The Grace We Withhold From Ourselves
Many of us move through the world offering patience and understanding to others.
When a friend struggles, we remind them they are human. When someone makes a mistake, we make room for explanation of context and compassion. We see the pressures they carry, the wounds they may be navigating, and the limits of being human on this journey.
We understand that growth takes time.
But when it comes to ourselves, the tone often changes.
The same grace we extend so freely outward can feel strangely difficult to turn inward. We replay our missteps and revisit decisions we wish we had made differently. We hold ourselves to a quiet standard of perfection that leaves little room for the reality of learning as we go.
We often become our own most harsh and relentless judge.
Yet grace was never meant to stop at the boundary of other people.
In spiritual language, grace is often described as something freely given: unearned, undeserved, and offered anyway. It is not granted because someone has proven their worth. It exists precisely because human beings are imperfect and still worthy of compassion.
If we truly believe that every person carries dignity, value, and even the imprint of the Divine, then that truth must include us as well.
Many of us learned early, though, to measure ourselves by responsibility, strength, or the ability to hold things together. We became dependable. Capable. The one others could rely on. Those qualities can serve us well in the world. However, they can also quietly teach us that grace is something meant for everyone else as we forgive others while continuing to condemn ourselves.
Healing sometimes begins with noticing this imbalance. It begins with recognizing the quiet ways we withhold compassion from our own lives, especially in the way we speak to ourselves in moments of disappointment. The way we assume we should have known better, done better, or been better.

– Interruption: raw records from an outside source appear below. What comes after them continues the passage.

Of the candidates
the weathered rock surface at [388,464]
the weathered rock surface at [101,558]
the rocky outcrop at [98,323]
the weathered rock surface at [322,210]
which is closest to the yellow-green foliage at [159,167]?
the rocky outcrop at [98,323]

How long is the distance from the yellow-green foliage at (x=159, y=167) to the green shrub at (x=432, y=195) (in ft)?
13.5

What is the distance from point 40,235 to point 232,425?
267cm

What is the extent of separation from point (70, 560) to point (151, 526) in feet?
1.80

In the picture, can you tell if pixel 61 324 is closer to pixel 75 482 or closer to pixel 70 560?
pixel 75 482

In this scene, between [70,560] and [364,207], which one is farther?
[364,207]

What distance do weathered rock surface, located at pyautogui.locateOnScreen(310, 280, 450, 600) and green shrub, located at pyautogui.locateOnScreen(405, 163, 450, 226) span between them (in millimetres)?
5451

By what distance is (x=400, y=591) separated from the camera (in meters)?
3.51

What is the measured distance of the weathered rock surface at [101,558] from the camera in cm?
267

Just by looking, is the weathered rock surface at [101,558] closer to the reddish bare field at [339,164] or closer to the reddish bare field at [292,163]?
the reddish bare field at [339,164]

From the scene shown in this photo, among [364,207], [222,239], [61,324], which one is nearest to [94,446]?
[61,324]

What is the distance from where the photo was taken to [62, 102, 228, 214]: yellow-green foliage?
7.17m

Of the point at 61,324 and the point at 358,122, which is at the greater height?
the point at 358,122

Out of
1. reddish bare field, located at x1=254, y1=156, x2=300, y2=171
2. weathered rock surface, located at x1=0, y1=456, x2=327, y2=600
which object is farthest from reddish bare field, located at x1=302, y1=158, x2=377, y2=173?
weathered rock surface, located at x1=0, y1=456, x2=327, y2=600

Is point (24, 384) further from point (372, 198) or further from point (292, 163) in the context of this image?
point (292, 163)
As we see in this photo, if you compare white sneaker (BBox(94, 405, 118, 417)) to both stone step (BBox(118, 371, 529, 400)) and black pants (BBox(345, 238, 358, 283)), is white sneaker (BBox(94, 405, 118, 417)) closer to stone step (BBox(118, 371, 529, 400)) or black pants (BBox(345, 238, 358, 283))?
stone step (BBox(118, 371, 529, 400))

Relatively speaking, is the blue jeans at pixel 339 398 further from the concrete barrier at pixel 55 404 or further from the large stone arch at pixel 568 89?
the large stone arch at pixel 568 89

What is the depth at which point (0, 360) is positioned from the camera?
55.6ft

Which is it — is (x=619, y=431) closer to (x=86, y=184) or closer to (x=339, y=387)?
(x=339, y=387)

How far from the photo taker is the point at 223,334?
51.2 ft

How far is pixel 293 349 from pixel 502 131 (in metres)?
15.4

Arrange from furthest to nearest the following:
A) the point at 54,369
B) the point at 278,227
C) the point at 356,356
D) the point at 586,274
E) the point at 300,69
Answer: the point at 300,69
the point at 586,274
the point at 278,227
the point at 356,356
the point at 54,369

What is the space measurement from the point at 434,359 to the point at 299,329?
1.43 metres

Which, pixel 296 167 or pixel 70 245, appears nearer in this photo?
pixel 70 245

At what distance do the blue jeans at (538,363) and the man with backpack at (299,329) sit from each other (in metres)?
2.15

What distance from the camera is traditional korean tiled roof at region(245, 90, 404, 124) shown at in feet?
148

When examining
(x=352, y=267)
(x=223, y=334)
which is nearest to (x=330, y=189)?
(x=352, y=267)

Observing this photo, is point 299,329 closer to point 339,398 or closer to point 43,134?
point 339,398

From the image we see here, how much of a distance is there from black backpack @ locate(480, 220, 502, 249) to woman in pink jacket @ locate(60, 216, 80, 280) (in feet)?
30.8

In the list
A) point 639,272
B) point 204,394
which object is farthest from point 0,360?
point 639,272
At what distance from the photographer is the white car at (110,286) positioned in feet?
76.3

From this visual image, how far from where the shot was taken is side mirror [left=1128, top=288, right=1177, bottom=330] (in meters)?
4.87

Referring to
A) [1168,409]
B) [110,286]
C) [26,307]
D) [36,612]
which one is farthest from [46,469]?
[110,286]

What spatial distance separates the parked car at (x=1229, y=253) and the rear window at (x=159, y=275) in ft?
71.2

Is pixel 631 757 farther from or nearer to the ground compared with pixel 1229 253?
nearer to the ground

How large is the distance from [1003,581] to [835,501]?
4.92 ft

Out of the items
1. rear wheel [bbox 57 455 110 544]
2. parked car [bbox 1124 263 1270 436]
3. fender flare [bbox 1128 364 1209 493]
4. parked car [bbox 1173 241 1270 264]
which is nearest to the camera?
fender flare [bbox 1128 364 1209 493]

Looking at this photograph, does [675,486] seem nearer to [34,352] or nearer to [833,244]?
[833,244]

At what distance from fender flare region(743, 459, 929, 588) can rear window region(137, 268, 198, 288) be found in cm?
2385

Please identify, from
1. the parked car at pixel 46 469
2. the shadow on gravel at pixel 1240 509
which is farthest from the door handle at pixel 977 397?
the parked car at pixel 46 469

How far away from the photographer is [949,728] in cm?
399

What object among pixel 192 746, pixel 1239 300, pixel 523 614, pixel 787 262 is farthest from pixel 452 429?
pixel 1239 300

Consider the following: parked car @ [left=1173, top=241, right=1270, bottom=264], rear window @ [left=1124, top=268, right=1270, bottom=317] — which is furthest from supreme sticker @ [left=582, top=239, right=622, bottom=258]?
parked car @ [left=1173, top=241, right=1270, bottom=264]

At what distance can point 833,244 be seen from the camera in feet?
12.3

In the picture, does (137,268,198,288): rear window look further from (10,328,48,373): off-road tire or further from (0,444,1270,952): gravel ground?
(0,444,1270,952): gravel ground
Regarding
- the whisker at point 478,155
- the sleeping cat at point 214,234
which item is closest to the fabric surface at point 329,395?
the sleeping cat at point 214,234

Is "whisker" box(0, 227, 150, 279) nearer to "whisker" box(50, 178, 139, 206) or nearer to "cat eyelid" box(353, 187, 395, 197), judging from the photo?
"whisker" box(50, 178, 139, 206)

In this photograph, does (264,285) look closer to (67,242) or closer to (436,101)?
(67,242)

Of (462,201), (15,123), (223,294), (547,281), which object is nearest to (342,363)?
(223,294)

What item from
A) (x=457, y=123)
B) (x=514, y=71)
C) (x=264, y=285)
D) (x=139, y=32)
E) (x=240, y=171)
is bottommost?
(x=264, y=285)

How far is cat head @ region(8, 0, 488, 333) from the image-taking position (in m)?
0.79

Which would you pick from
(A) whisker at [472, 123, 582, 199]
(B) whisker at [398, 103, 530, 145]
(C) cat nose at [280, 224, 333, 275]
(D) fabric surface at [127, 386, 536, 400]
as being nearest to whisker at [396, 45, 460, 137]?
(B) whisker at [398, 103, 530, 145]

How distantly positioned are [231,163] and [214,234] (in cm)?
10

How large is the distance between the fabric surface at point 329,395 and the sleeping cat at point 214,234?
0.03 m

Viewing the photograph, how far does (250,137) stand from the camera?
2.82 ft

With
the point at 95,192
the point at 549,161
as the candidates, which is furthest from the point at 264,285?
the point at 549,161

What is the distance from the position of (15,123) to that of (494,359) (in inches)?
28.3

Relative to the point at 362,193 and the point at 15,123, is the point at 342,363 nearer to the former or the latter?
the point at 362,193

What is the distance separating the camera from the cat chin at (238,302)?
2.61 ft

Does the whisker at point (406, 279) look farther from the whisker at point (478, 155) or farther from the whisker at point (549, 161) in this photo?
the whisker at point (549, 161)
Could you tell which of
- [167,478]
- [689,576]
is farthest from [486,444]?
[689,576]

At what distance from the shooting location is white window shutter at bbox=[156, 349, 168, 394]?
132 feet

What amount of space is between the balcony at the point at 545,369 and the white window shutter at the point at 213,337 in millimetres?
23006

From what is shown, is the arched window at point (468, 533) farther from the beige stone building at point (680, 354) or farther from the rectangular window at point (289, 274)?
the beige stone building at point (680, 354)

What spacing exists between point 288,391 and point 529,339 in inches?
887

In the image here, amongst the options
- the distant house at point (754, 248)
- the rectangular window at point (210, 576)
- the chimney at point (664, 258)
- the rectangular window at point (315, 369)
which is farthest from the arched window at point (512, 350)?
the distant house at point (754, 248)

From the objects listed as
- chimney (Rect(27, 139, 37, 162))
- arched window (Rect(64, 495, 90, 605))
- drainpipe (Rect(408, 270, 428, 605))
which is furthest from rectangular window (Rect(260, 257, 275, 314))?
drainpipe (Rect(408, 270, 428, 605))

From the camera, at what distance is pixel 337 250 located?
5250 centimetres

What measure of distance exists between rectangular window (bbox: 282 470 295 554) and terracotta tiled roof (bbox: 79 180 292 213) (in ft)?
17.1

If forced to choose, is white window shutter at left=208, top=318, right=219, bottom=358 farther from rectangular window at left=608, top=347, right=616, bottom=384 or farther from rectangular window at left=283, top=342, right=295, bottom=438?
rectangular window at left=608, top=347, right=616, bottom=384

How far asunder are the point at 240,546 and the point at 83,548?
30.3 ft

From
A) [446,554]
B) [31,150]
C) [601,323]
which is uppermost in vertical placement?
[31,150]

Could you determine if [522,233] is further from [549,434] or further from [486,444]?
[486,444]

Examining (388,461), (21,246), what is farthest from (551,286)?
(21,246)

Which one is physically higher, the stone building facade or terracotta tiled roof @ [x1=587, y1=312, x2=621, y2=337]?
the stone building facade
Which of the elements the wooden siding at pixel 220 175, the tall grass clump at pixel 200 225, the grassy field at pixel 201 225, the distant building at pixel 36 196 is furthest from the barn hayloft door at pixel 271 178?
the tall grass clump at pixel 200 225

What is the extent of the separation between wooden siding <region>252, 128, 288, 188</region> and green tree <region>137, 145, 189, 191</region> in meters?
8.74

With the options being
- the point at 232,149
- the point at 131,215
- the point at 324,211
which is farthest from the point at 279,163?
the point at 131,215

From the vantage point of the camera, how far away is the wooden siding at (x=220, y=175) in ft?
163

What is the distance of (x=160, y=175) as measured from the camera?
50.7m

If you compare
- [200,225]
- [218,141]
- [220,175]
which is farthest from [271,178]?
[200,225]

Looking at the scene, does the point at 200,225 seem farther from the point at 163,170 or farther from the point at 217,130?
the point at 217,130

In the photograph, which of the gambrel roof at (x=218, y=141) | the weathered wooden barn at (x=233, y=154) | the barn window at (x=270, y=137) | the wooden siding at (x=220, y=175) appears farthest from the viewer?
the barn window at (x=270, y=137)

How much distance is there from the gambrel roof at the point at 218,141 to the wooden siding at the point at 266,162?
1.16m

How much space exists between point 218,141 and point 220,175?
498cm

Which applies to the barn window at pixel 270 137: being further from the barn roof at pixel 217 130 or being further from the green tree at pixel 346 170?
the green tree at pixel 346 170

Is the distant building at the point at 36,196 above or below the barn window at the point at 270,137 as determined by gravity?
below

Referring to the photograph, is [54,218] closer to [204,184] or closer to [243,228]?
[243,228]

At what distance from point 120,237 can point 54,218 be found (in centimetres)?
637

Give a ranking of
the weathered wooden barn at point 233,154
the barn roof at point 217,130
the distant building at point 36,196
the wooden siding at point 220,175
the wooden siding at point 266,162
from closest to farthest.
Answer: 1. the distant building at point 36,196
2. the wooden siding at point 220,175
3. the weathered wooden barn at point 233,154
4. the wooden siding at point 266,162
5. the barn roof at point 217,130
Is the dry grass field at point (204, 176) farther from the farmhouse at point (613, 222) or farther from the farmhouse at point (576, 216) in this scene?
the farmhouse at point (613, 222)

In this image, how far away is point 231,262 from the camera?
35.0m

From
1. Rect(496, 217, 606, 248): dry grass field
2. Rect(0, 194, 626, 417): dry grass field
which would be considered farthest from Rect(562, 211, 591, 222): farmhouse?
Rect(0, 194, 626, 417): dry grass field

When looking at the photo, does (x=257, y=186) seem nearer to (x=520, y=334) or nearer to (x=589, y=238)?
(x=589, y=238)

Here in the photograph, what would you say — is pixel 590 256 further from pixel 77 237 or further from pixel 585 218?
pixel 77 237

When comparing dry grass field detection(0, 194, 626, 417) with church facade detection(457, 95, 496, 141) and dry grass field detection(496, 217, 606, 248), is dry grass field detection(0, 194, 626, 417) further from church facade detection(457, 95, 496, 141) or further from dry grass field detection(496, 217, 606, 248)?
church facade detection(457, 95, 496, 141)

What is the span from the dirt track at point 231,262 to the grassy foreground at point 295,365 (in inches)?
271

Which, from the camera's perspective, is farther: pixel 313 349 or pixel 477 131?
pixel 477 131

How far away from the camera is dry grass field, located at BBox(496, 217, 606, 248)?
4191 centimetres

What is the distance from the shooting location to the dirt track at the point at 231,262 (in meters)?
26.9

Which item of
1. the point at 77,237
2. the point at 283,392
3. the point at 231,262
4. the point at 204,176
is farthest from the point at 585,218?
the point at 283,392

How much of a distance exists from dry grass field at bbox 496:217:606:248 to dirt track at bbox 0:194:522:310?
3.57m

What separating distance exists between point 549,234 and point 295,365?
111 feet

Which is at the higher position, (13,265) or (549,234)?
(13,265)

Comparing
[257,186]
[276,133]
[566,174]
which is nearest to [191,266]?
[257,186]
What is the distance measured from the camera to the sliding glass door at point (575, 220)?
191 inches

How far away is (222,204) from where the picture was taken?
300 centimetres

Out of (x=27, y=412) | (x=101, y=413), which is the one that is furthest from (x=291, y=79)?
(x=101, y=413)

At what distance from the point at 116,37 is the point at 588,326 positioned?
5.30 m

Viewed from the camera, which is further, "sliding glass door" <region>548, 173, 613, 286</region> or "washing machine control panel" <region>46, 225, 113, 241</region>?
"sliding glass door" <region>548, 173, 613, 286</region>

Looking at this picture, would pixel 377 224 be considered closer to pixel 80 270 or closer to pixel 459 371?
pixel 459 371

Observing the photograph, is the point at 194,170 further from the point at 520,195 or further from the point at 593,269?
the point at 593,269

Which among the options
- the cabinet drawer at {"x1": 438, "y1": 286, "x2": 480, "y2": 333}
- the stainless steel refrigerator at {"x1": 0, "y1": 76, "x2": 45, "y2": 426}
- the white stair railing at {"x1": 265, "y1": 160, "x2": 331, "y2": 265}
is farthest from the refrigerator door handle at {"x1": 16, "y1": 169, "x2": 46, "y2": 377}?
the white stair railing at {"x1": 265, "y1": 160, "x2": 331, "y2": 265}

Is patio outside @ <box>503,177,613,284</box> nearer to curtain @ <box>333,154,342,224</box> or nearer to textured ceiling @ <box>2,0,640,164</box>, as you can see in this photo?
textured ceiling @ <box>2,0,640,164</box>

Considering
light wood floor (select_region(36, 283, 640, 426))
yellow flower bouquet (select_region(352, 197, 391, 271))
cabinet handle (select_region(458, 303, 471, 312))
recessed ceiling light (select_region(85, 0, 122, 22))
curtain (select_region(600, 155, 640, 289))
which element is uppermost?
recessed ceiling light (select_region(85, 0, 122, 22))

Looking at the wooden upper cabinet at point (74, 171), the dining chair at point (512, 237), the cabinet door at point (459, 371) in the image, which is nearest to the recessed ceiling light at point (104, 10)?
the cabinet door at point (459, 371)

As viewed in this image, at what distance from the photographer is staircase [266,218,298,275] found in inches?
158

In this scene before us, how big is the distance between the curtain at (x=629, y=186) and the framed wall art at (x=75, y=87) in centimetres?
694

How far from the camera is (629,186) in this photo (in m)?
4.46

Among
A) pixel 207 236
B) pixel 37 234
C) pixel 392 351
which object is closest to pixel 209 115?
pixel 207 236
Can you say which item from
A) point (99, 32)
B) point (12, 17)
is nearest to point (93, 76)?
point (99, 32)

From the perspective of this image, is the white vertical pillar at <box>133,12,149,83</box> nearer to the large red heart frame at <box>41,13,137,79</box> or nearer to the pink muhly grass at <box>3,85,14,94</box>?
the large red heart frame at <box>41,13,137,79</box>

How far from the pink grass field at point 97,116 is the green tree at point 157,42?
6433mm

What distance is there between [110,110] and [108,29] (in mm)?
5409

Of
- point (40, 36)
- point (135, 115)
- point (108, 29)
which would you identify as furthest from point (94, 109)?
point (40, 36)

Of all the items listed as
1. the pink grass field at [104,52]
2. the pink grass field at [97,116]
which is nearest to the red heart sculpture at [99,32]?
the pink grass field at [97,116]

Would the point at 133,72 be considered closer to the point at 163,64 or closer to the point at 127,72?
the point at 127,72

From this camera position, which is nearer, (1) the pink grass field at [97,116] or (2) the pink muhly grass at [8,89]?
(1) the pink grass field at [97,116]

Grace does not erase responsibility or pretend that mistakes do not matter. What grace does is remember that humans are formed through experience, through learning, through trial and error. It makes room for growth instead of demanding perfection.
To offer ourselves grace is not indulgence. It is a recognition that we, too, are human. And perhaps part of the deeper work of healing is learning to include ourselves in the compassion we already extend to others. Not because we have earned it - but because we need it just as much.
Where in your life might you be ready to soften the judgment you carry toward yourself?